Yegor Gaidar, former Russian minister of finances.Image via Wikipedia

At 53, one of the leaders of economic reforms in Russia after the collapse of the Soviet Union has died. Many Russians despise him, but they are wrong and frankly, never understood the economic and political situation that the country faced in 1993.

Like many in his position had and continue to learn, the immense problems created by a corrupt, venal and criminal political and economic system are then blamed on the successor as the reforms that are necessary take form and are implemented. (The Republicans and the Bush administration somehow come to mind). As Rome's leaders learned, the "mob" easily forgets - but is just as easily bought off by whomever has the money, the slogans and the simplistic solutions.

I only had the chance to meet with Gaidar once together with Anatoly Chubais, when I first arrived in Russia during the latter part of 2004. The meeting was brief and I was not alone, but I remember clearly how relaxed and logical he was in describing what he felt needed to be done. It was a perilous time, but one that held enormous hope. Unlike Russia today, the chaos was a democratic kind and numerous parties were maneuvering, compromising and arriving at less than satisfactory deals in order to move forward.

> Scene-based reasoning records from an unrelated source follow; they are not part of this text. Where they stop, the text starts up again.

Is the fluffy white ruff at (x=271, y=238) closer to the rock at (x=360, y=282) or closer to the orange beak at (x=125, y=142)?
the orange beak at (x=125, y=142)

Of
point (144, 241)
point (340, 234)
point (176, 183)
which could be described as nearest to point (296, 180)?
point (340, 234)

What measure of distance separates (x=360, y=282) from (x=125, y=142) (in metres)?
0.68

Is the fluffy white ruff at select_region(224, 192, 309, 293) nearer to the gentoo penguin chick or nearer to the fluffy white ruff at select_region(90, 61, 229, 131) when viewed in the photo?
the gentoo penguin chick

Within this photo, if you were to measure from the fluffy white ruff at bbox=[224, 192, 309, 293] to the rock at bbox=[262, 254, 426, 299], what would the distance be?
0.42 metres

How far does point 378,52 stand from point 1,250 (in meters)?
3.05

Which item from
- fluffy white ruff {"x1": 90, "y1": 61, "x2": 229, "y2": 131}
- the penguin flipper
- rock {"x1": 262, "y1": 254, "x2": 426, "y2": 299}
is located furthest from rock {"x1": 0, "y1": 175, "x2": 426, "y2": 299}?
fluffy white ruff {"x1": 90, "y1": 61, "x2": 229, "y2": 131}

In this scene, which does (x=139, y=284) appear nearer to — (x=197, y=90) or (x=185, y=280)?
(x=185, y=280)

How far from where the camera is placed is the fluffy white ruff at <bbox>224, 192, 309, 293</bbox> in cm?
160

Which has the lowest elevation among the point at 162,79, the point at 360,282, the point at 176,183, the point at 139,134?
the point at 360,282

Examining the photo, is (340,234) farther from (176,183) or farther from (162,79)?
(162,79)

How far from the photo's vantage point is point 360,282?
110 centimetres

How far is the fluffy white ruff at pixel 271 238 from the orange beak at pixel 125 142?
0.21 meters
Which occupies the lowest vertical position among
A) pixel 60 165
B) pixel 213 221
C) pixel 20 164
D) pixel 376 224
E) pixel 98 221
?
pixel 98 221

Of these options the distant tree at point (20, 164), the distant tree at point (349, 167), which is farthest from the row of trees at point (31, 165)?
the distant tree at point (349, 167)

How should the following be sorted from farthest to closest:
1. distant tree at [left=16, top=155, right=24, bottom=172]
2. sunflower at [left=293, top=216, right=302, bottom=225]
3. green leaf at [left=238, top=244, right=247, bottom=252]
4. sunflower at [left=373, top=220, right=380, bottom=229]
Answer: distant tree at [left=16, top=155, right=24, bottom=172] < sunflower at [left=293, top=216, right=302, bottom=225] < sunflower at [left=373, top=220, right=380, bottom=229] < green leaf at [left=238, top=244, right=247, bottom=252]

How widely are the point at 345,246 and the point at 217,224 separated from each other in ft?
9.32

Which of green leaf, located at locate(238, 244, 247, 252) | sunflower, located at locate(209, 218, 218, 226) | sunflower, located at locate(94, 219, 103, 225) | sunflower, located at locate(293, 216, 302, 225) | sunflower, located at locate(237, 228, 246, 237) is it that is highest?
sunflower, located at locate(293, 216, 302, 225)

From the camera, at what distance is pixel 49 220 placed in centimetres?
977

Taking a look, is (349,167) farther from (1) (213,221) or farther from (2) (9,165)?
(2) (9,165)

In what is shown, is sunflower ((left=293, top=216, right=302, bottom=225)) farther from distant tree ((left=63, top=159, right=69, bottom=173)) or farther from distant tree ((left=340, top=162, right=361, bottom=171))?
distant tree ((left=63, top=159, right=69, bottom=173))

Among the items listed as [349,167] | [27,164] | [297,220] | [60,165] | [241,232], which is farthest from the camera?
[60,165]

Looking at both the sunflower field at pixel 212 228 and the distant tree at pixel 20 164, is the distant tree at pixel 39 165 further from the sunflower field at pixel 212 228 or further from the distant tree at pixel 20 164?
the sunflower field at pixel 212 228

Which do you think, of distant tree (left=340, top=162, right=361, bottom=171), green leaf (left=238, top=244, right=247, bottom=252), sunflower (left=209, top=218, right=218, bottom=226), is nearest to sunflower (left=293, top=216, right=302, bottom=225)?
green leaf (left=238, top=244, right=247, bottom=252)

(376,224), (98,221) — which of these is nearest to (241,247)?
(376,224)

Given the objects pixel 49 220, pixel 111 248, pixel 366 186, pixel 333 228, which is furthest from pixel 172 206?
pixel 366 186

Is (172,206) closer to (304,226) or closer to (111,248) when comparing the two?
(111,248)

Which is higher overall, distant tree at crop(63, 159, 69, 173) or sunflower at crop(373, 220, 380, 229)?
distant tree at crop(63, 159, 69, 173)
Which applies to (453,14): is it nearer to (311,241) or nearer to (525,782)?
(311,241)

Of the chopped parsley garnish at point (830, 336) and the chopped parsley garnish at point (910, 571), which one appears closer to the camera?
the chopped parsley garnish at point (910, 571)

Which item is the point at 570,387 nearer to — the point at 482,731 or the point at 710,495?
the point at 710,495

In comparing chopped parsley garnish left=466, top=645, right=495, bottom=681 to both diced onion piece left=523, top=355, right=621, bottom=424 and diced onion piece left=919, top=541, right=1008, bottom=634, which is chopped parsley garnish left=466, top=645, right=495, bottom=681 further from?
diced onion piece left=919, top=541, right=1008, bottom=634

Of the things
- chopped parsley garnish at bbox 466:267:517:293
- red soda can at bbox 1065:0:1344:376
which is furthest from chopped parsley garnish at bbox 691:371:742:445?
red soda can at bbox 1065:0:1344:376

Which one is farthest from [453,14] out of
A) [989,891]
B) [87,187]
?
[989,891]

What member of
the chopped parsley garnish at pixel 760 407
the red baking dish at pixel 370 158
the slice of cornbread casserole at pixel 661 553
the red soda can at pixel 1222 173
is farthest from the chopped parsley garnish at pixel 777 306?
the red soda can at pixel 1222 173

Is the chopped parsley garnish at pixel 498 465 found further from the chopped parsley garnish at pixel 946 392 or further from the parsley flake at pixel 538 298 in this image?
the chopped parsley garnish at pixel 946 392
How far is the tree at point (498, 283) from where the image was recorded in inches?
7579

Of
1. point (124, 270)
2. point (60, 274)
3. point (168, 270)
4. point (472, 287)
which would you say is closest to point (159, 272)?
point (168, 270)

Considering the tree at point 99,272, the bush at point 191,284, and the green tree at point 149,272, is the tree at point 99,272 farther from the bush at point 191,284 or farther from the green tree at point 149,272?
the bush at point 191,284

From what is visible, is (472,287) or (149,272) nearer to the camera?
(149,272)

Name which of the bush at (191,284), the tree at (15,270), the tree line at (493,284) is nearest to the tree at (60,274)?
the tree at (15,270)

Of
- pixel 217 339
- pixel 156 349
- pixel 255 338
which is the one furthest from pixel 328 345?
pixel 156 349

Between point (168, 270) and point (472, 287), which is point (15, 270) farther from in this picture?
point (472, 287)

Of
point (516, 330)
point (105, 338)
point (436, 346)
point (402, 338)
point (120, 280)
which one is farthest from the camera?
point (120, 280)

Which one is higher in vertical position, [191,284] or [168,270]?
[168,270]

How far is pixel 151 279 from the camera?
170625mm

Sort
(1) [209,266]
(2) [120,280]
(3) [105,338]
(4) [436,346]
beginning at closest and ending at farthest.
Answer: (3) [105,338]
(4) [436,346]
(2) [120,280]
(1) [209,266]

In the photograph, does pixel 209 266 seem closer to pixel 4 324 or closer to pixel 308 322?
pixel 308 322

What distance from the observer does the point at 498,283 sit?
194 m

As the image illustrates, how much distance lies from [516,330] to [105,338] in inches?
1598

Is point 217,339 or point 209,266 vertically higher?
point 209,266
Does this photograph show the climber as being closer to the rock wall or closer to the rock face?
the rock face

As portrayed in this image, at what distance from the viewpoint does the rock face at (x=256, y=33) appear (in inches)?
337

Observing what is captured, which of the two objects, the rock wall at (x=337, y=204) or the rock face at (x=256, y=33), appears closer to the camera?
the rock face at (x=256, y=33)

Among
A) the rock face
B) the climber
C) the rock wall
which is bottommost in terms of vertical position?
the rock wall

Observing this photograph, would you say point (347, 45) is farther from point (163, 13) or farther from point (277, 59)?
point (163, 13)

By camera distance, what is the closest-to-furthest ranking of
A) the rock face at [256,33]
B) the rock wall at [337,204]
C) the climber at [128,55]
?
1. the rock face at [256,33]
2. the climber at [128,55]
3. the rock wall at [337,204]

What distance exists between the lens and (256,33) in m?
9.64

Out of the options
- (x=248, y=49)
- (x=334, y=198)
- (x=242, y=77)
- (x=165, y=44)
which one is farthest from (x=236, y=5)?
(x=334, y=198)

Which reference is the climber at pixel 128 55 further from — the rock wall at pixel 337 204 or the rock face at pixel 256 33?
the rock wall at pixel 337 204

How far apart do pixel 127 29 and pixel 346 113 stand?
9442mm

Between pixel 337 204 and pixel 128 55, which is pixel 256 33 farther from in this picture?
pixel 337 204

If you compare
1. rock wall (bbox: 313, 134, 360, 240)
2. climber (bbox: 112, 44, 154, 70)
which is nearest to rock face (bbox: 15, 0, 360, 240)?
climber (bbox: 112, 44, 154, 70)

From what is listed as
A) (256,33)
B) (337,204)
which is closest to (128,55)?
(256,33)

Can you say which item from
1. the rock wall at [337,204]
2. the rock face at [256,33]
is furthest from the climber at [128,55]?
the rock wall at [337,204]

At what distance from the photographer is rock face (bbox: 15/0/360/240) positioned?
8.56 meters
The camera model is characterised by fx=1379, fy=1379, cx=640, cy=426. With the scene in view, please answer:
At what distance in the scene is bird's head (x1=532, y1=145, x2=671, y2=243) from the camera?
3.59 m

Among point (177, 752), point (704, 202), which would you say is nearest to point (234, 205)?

Russians used to say that everything was free in the Soviet Union. I remember a town meeting outside of Moscow in 1995 when one person after another voiced similar sentiments. Except it was palpably false. Nothing was free. The speaker, a member of the Duma, then asked if they would prefer the old economy where they had jobs but nothing to buy or one where the shelves were full and choices wide. The difference, of course, was clear. They would have to work to earn what they needed. In the USSR (and I went to school for a short time in Leningrad) prices were cheap - paid for by poor salaries. Nothing is for free.

Yegor Gaidar's choices were stark and, like Robert Frost, he took the road less travelled by - and it made all the difference. Russians can thank him for saving their country regardless of the mistakes - and they were huge. But Russia survived because of him, Chubais and even - yes even - Yeltsin.